Das vorgeburtliche Kind
Was geschieht während der ersten neun Monate im Mutterleib? Läuft die Entwicklung, genetisch gesteuert, mehr oder weniger von alleine ab? Welche Rolle spielt die Umgebung, die Mutter und ihr Umfeld und die Qualität der Beziehung zwischen Mutter und Kind?
Diesen Fragen sind der Hirnforscher Gerald Hüther und die Psychotherapeutin Inge Krens in ihrem Buch „Das Geheimnis der ersten neun Monate - unsere frühesten Prägungen“ nachgegangen.
Das Wichtigste vorweg: Von der Befruchtung an ist das ungeborene Kind auf Beziehung, auf Verbundenheit und auf Lernen angelegt und angewiesen. Sobald es Zellen gibt, sind sie lebendig, nehmen wahr, reagieren auf die Umwelt und üben auch schon Funktionen aus. Ohne Lernen gibt es keine Entwicklung und kein Überleben. Und nur in der Beziehung entwickelt sich das Kind, dabei ist viel weniger festgelegt, als man vermuten könnte.
„Neue Erkenntnisse machen deutlich, dass ein ungeborenes Kind kein Zellhaufen ist, der - ganz gleich, wie es der Schwangeren geht und wie mit ihr umgegangen wird - von genetischen Programmen gesteuert automatisch zu einem geburtsreifen Kind heranwächst.“
Ein Embryo wird nicht wie ein Auto oder ein anderes technisches Gerät nach einem bestimmten Bauplan zusammengebaut und funktioniert erst, wenn es fertig ist. Von Anfang an gehören strukturelle und funktionelle Entwicklung zusammen, sie beeinflussen sich gegenseitig.

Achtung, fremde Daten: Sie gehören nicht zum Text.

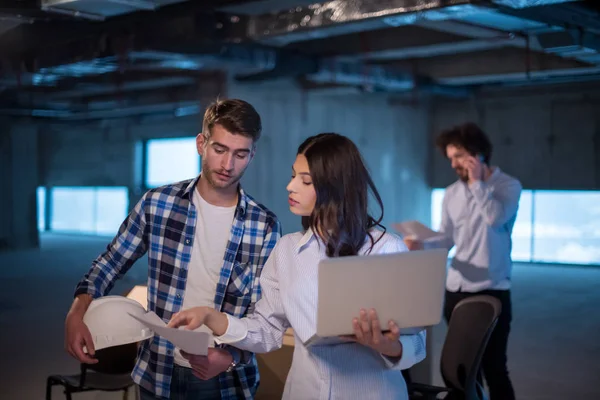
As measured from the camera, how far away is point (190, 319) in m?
1.52

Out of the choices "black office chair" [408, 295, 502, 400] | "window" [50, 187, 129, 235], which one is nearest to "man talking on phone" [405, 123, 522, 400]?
"black office chair" [408, 295, 502, 400]

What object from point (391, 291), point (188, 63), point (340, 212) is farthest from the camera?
point (188, 63)

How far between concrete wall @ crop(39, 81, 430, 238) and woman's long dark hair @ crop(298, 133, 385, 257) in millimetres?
7529

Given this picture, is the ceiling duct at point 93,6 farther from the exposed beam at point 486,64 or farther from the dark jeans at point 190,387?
the exposed beam at point 486,64

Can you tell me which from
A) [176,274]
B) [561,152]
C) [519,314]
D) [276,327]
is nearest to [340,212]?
[276,327]

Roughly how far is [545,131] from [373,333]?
35.1 feet

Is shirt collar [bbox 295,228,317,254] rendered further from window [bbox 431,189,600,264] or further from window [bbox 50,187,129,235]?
window [bbox 50,187,129,235]

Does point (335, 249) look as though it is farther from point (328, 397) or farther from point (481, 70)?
point (481, 70)

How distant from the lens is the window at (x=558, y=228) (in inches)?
435

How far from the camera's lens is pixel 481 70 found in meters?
9.34

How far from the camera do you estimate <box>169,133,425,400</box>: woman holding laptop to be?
150 cm

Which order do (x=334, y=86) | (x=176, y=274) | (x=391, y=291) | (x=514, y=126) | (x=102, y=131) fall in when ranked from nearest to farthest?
(x=391, y=291) → (x=176, y=274) → (x=334, y=86) → (x=514, y=126) → (x=102, y=131)

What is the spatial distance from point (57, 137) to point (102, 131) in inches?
42.8

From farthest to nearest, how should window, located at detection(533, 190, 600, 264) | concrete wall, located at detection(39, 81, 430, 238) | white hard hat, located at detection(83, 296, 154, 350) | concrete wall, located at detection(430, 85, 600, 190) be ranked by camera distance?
window, located at detection(533, 190, 600, 264), concrete wall, located at detection(430, 85, 600, 190), concrete wall, located at detection(39, 81, 430, 238), white hard hat, located at detection(83, 296, 154, 350)
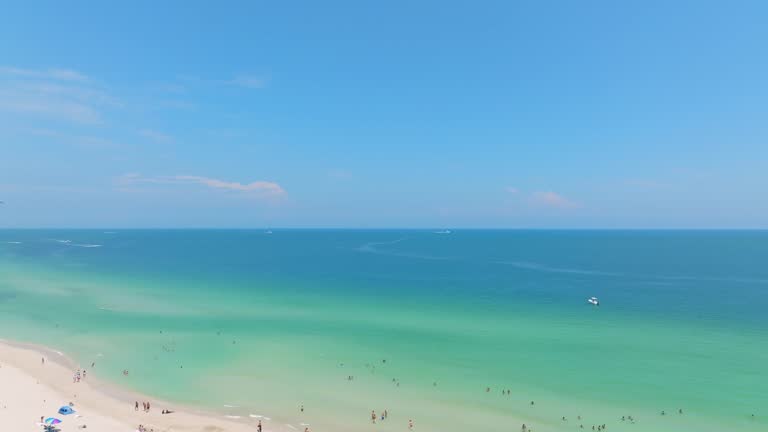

Wir müssen uns von der Annahme verabschieden, vor der Geburt würde sich ein Kind „von allein“ entwickeln. Die Psychotherapeuten und Pränatalforscher Inge Krens und Hans Krens schreiben in ihrem Buch „Risikofaktor Mutterleib“: „Das sich entwickelnde vorgeburtliche Kind ist ein lebendiges interaktives Wesen, das von der Empfängnis an durch seine mütterliche Umgebung beeinflusst wird.“
Das Ungeborene lernt durch das, was aus seiner vorgeburtlichen Umwelt auf es eindringt, auch die einzelnen Zellen lernen von ihrer unmittelbaren Umgebung; dieses Lernen beeinflusst die Struktur- und Funktionsentwicklung des Gehirns; und das wiederum hat Auswirkungen auf die weitere Entwicklung des Kindes.
Verbundenheit mit seiner Umgebung erlebt das Kind auf zahlreichen Wegen: Über seine Sinnesorgane, durch die Nabelschnur (Plazenta), aber auch auf anderen, noch weniger erforschten Wegen.
Im Alter von etwa acht Wochen reagiert der Embryo (er ist 2,5 cm groß), wenn seine empfindlichen Lippen etwas berühren. Ab etwa dieser Zeit kann man bei ihm gezielte, intentionale Bewegungen erkennen. Wenn Mutter oder Vater ihre Hand liebevoll auf den Bauch der Mutter legen, spürt das Kind diese Berührung und bewegt sich zuverlässig zu jener Seite, an der die Hand von außen aufliegt. Auch ab etwa acht Wochen kann das Ungeborene riechen und das Fruchtwasser schmecken. Die Sinneswahrnehmungen des Kindes sind auf eine vorgeburtlich-nachgeburtliche Verbundenheit angelegt. Dies gibt dem Kind Sicherheit und stärkt sein Vertrauen in die noch unbekannte, nachgeburtliche Welt. Für das Kind bedeutet es: Alles ist in Ordnung, ich kenne mich aus. Ich weiß, wo es Nahrung gibt und deshalb kann ich leben. Das Kind kann sich entspannen, sein kleines Gehirn kommt zur Ruhe, was eine der wesentlichsten Voraussetzungen für eine gute Gehirnentwicklung ist.
Ein Embryo ist ein Kind von Anfang an.